Extrême droite : Soupçons d'emplois fictifs à la région Grand Est

Le président de la région Grand Est a porté plainte pour des présomptions d'emplois fictifs visant trois groupes d'extrême droite au conseil régional.

(AFP) - Le président (LR) de la région Grand Est, Jean Rottner, a déposé plainte pour des présomptions d'emplois fictifs visant trois groupes d'extrême droite au conseil régional, dont le RN et les Patriotes qui rejettent ces accusations, a-t-on été informés jeudi de sources concordantes. La plainte a été déposée mardi auprès du parquet de Strasbourg, siège de la Région Grand Est, et le procureur de la République de cette ville a été saisi, a-t-on appris auprès de la Région, qui n'a pas précisé le nombre d'emplois fictifs présumés.

«Les (présumés) emplois (fictifs) concernés sont répartis sur tout le territoire» du Grand Est, qui comprend les anciennes régions Alsace, Lorraine et Champagne-Ardenne, a-t-on précisé. Ce sont «des collaborateurs des trois groupes issus du groupe (Front National) élus» lors des élections régionales de décembre 2015, a-t-on ajouté, à savoir le RN, les Patriotes et le Centre national des indépendants et paysans (CNIP). Il reviendra «au parquet d'apprécier» le nombre de ces emplois fictifs supposés, a-t-on indiqué. Selon le quotidien Le Républicain Lorrain, les soupçons porteraient sur quatre collaborateurs.

Marine Le Pen mise en examen

Les accusations ont été portées publiquement jeudi matin par Jean Rottner, lors d'une séance plénière à Metz. «Depuis 20 mois, pas de connections informatiques, de déplacements, pas de jours de congés posés, pas de photocopies, pas de fréquentation du restaurant administratif», a déclaré M. Rottner, selon des propos rapportés par Le Républicain Lorrain sur son site. «Moi, je sais ce que font nos collaborateurs, j'ai tous les mails, toutes les traces, il n'y a aucun souci», a réagi sur France Bleu Lorraine le président du groupe Les Patriotes, Florian Philippot, qui se réserve le droit de porter plainte pour «diffamation».

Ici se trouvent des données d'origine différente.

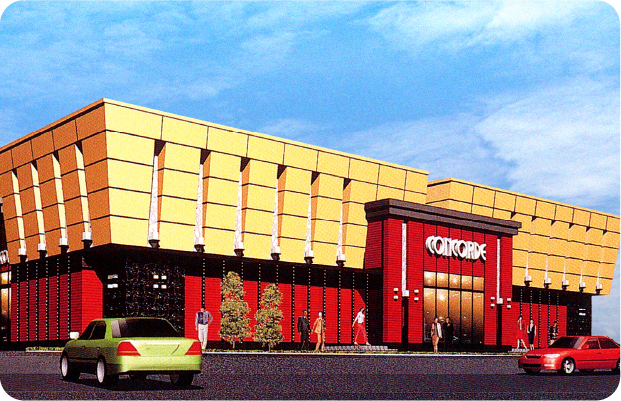 コンコルド東名店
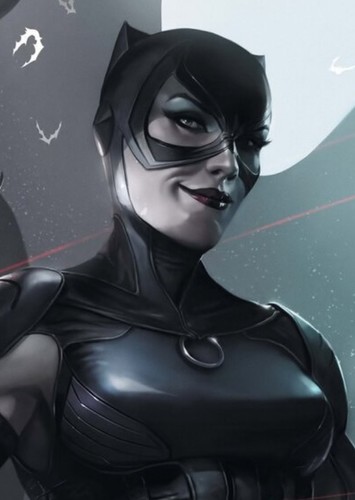 Cat Woman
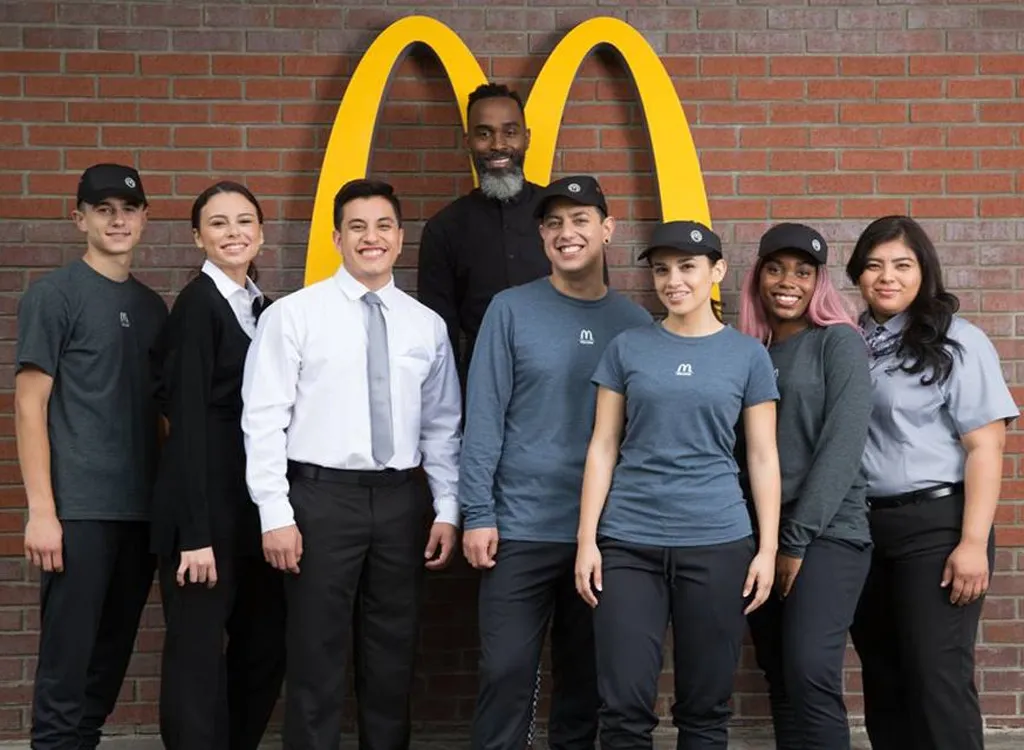 Golden Opportunities: Join McDonald’s Team Today!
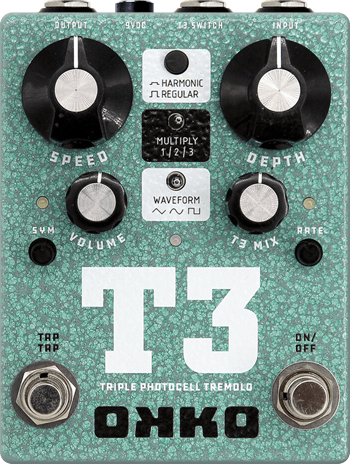 T3 Tremolo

Dans un communiqué diffusé sur sa page Facebook, le groupe RN au Conseil régional «conteste formellement que ses collaborateurs puissent avoir occupé ou occupe fictivement un emploi». «Si M. Rottner persiste dans son initiative, une plainte en dénonciation calomnieuse sera déposée contre lui», avertit le communiqué du groupe RN, qui «proteste contre (...) la soudaineté de ces accusations publiques» et dénonce des «pratiques de flicage des collaborateurs totalement illégales». Le RN est déjà soupçonné dans une autre affaire d'emplois présumés fictifs, celui des assistants parlementaires européens. Marine Le Pen, notamment, a été mise en examen dans ce dossier pour «détournements de fonds publics».